Segment Start: Selected passage

Don't forget to watch in the highest quality your device can handle.
The sun played havoc with my cameras but hopefully you will still enjoy the footage.
For most of its 400-year life, the castle was the key to controlling the Scottish Middle March. Known as ‘the strength of Liddesdale’, Hermitage was fought over time and again. Even the building of the castle in the 13th century brought Scotland and England to the brink of war.
English lord Sir Hugh de Dacre began the present castle around 1360. It was transformed beyond recognition by his successor, William, 1st Earl of Douglas, one of Scotland’s most powerful noblemen.
Hermitage was adapted in the 1500s to respond to the threat posed by gunpowder artillery. Gun holes were punched in its thick walls and a massive gun defence was built outside to protect the castle’s western approach.
Hermitage Castle was also the scene of a dramatic episode in the life of Mary Queen of Scots. In October 1566, her trusted noble James Hepburn, 4th Earl of Bothwell, was wounded in a skirmish with reivers (cattle thieves).
On hearing the news, Mary rode out from Jedburgh, a 25-mile journey across difficult terrain.
It has been suggested that her two-hour visit was a secret lovers’ tryst with the man who later became her third husband.
This was almost certainly malicious gossip. Their hasty courtship probably didn’t begin until the following year.
On the gruelling journey back to Jedburgh, Mary’s horse stumbled, throwing her into a bog, (the location near Windy Edge is now called Queen's Mire) from which she contracted a fever.
She was confined to bed in Jedburgh for a week, and it was said she was fortunate to recover from her ordeal.
You can visit the property that Mary stayed at in Jedburgh, I filmed this a few years ago.
Hermitage lost its strategic importance in 1603, when Mary’s son James VI of Scotland also became James I of England.
Abandoned by its noble owners, the castle was left to decay. In the 1800s, however, new owner the Duke of Buccleuch and Queensberry was inspired to preserve the haunting ruin for posterity.
This curiously named fortress is named for a hermit, a holy man, who "dwelt by Liddel Water", in the wild and remote hills of Liddesdale between Scotland and England.
These border lands were a constant scene of violent raid and counter-raid throughout the medieval period.
Just a note..... the metal staircase which is blocked off is apparently now too steep for health and safety regulations lol so until they come up with an alternative the rooms at the top are out of bounds even though people have used them for many years.

Segment End: Selected passage

(Task requirements):
a) List every person named in the Hermitage Castle text. Count a person known by two titles only once.
b) Retype the part of the Hermitage Castle text that starts with "The sun played" and goes on through "brink of war.".
c) Answer these questions from the Hermitage Castle text:
(i) Who began the present castle, and around what year?
(ii) How long was Mary's ride from Jedburgh?
(iii) In what year did Hermitage lose its strategic importance?

Segment Start: Data under study

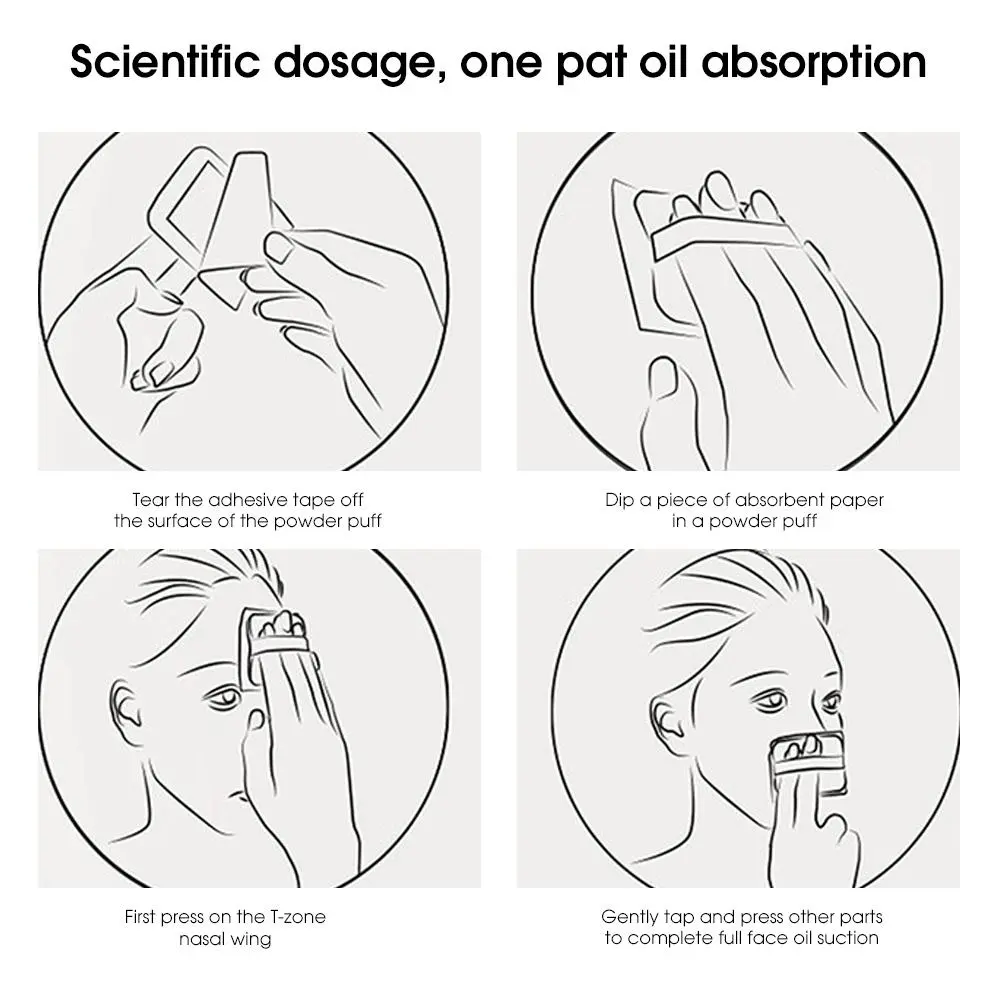 Scientific dosage, one pat oil absorption

Tear the adhesive tape off the surface of the powder puff

Dip a piece of absorbent paper in a powder puff

First press on the T-zone nasal wing

Gently tap and press other parts to complete full face oil suction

Segment End: Data under study

(Your responses):
a)
Sir Hugh de Dacre
William, 1st Earl of Douglas
Mary Queen of Scots
James Hepburn, 4th Earl of Bothwell
James VI of Scotland (also James I of England)
the Duke of Buccleuch and Queensberry

b)
The sun played havoc with my cameras but hopefully you will still enjoy the footage.
For most of its 400-year life, the castle was the key to controlling the Scottish Middle March. Known as ‘the strength of Liddesdale’, Hermitage was fought over time and again. Even the building of the castle in the 13th century brought Scotland and England to the brink of war.

c)
(i) Sir Hugh de Dacre, around 1360.
(ii) It was a 25-mile journey.
(iii) 1603.